SOURCE PASSAGE below:

Proof Trading WebRush Podcast Using AG Grid

Alan Richardson - Oct 29 '21 - - Dev Community

Proof Trading WebRush Podcast Using AG Grid

Han Dong @headhaancho and Prerak Sanghvi @PrerakSanghvi from Proof Trading were interviewed in episode 149 of the WebRush podcast. The podcast is a good insight into the decisions and experimentations that are required to build a high performance application. Fortunately, one of the decisions from Proof Trading was to pick AG Grid as their front end data grid.

Prerak is CTO of Proof Trading, and he has 15 years of experience building high performance trading systems and real time user interfaces.

Han is the lead designer and Web developer at Proof Trading.

Proof Trading was created by the founders and early developers of IEX. IEX is a trading exchange for individual traders. Proof Trading is an algorithmic trading platform for institutional investors.

Prerak explains that these systems "are built for high information density. .. And of course, we need the interface to be extremely responsive, because when the system is trading hundreds of millions of dollars worth of stock at any given moment, you can't really be behind 5 seconds or 10 seconds either, because you don't know where you stand and that could be a significant amount of exposure."

In addition to being responsive, the user interface needs be well designed to "get as much information as possible on the screen without wasting a Pixel, but also without losing the usability aspects, you don't want to absolutely get lost."

Proof Trading uses a Server Sent Events architecture with Redis as a central cache, a node.js server subscribing to Redis updates which streams the updates to the browser client.

Because of the algorithmic nature of the trading and the high performance processing required much of the processing is performed server side where the processing can be scaled easily and then pass complete records of data to the browser so that the browser makes the rendering decisions.

Han describes the data grid requirements that led to the selection of AG Grid. "you can get data up to the size of a million rows... These are 50 columns fields. These are very large kind of data sets. It's a huge amount of data that we're kind of dealing with when it comes to handling that amount of data, especially with additional layers of data manipulation on top. Things like filtering and sorting is very heavy, compute wise. And so a traditional grid just isn't able to handle that kind of load.

Just right off the bat, you are looking at grids that are implementing virtualization both in row and column direction. That's a must for sure. If you're actually rendering every single row, that's not even going to happen."

End of SOURCE PASSAGE.

REQUIRED ACTIONS:
1 > Edit the podcast article from "In addition to" to "the browser client.", swapping every "Redis" for "Memcached".
2 > Using the podcast article, decide whether each statement is accurate. Answer yes or no, and quote the words that settle it.
(a) Prerak is the lead designer at Proof Trading.
(b) Proof Trading is an algorithmic trading platform for institutional investors.
(c) Most of the processing is done in the browser.
The stored data comes from a source unrelated to the podcast article.

RECORDS SHOWN below:

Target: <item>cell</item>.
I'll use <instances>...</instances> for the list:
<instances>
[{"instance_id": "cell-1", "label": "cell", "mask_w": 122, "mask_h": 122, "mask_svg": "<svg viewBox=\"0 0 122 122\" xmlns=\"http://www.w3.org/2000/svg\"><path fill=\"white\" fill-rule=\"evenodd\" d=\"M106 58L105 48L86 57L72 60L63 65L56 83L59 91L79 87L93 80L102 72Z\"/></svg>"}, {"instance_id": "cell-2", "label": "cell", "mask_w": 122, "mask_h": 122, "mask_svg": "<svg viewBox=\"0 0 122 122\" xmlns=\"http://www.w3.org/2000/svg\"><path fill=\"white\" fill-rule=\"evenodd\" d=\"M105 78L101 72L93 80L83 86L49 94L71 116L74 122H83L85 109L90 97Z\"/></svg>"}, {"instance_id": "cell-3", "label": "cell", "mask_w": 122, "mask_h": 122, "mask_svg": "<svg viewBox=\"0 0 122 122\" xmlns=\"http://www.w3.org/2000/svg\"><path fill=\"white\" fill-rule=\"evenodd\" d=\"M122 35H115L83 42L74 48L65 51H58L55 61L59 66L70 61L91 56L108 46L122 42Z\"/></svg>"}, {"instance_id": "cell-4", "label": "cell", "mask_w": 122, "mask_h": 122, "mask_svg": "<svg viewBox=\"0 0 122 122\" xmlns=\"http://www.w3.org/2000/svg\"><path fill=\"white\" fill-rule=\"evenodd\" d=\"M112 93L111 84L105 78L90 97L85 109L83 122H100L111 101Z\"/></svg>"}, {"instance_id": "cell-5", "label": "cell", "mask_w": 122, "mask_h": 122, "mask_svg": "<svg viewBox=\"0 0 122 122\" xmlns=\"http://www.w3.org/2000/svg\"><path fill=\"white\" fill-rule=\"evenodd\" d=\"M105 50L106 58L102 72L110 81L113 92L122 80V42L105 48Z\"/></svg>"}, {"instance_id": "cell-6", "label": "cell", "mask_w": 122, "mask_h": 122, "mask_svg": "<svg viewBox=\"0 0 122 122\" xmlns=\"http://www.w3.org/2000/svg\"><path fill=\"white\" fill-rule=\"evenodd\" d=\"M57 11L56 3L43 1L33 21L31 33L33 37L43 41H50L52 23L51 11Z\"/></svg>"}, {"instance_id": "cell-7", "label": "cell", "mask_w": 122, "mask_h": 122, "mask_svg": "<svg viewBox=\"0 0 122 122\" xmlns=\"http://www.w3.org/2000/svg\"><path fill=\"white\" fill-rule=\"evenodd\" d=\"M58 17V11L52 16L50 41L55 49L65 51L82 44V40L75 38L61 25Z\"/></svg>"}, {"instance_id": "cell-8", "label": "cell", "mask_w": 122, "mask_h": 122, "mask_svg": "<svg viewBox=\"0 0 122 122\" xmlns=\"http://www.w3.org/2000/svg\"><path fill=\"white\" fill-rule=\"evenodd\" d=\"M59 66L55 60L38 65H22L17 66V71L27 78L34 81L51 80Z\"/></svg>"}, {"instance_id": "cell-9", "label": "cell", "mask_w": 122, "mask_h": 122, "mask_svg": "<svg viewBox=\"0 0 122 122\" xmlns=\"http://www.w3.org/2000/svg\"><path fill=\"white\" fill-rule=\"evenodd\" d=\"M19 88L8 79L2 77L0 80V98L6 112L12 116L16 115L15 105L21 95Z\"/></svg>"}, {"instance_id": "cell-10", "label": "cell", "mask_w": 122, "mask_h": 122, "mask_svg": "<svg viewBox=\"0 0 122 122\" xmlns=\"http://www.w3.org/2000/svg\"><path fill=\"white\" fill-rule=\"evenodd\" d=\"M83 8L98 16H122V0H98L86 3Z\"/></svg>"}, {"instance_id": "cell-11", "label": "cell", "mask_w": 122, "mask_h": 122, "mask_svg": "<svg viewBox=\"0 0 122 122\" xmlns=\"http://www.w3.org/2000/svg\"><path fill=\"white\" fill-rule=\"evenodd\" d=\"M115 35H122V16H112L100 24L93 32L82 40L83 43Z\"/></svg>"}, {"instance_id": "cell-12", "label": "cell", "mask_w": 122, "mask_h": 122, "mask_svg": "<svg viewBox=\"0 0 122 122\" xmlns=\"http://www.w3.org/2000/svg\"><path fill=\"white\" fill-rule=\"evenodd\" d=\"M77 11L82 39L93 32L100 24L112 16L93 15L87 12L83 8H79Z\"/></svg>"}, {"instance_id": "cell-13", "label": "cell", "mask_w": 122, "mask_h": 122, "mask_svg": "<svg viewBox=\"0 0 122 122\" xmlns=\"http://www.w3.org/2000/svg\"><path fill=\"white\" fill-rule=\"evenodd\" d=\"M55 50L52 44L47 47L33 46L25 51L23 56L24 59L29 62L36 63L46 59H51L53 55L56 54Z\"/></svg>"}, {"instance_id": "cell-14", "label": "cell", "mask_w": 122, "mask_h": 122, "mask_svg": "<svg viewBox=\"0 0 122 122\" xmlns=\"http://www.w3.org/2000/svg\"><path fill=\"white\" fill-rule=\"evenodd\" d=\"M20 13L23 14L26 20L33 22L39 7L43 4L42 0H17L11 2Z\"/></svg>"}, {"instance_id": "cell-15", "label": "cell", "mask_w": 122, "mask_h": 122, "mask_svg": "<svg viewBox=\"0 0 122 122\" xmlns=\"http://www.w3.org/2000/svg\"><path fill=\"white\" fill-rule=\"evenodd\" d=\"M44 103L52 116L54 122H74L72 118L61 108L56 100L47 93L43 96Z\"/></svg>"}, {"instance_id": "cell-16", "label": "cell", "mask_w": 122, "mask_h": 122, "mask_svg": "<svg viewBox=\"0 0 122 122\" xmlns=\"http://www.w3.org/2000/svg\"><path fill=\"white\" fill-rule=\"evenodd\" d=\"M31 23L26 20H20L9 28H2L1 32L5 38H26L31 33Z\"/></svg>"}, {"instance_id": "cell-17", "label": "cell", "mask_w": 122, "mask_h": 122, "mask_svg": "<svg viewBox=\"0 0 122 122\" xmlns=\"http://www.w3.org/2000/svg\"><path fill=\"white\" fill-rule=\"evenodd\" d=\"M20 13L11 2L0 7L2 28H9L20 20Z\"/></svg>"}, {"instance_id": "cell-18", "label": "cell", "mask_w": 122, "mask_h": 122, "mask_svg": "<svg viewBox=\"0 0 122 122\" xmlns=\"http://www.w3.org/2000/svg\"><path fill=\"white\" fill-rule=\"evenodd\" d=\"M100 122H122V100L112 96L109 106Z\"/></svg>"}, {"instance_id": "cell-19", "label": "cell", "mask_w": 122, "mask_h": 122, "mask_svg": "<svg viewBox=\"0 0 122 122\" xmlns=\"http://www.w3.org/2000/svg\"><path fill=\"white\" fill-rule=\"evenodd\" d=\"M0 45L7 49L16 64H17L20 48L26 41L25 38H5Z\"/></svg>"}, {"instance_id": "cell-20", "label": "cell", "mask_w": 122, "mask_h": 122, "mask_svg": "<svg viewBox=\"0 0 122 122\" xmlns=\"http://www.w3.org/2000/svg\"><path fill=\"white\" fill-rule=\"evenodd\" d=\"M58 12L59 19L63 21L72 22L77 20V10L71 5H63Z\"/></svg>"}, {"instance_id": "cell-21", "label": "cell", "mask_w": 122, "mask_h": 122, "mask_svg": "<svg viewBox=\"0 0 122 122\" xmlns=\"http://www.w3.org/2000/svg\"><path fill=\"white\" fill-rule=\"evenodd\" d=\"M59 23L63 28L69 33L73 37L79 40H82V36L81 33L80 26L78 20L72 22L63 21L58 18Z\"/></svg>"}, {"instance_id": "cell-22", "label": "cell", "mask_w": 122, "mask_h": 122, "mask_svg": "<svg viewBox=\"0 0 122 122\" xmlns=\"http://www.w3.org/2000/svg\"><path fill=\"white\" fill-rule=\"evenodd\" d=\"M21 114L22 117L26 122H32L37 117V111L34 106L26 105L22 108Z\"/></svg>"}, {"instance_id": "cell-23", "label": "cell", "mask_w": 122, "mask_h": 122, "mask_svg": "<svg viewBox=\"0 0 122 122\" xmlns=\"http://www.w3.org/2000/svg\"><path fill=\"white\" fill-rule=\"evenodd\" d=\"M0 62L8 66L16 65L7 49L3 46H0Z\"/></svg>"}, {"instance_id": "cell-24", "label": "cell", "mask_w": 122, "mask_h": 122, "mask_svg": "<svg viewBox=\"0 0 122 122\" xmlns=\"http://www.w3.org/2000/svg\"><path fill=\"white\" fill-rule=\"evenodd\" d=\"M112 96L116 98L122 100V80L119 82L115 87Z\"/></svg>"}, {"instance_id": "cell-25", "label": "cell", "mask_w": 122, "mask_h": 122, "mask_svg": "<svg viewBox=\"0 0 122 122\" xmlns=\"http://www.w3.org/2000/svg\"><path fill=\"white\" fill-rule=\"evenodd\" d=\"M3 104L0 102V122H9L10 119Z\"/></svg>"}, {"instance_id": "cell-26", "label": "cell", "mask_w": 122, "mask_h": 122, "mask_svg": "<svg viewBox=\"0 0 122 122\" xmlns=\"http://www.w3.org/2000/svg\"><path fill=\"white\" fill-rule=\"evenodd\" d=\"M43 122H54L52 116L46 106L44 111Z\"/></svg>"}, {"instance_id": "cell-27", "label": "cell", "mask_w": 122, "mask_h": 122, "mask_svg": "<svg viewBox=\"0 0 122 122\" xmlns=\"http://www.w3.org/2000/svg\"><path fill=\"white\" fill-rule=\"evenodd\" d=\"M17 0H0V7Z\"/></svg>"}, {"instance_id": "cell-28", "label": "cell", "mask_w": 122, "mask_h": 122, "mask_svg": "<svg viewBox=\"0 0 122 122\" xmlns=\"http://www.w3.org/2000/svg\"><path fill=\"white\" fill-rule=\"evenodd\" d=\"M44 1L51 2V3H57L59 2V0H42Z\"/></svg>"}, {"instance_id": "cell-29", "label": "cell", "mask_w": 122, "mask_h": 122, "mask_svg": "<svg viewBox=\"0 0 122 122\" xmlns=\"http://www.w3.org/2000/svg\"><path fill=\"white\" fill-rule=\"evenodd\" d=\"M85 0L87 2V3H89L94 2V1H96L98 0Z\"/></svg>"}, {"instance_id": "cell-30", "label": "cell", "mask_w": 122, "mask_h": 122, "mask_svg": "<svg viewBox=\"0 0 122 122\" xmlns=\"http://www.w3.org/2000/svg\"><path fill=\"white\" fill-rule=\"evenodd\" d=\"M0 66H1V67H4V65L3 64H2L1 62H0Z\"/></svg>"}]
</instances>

End of RECORDS SHOWN.

TASK-BY-TASK SOLUTIONS:
1 >
In addition to being responsive, the user interface needs be well designed to "get as much information as possible on the screen without wasting a Pixel, but also without losing the usability aspects, you don't want to absolutely get lost."

Proof Trading uses a Server Sent Events architecture with Memcached as a central cache, a node.js server subscribing to Memcached updates which streams the updates to the browser client.

2 >
(a) No: "Prerak is CTO of Proof Trading" and "Han is the lead designer and Web developer at Proof Trading."
(b) Yes: "Proof Trading is an algorithmic trading platform for institutional investors."
(c) No: "much of the processing is performed server side"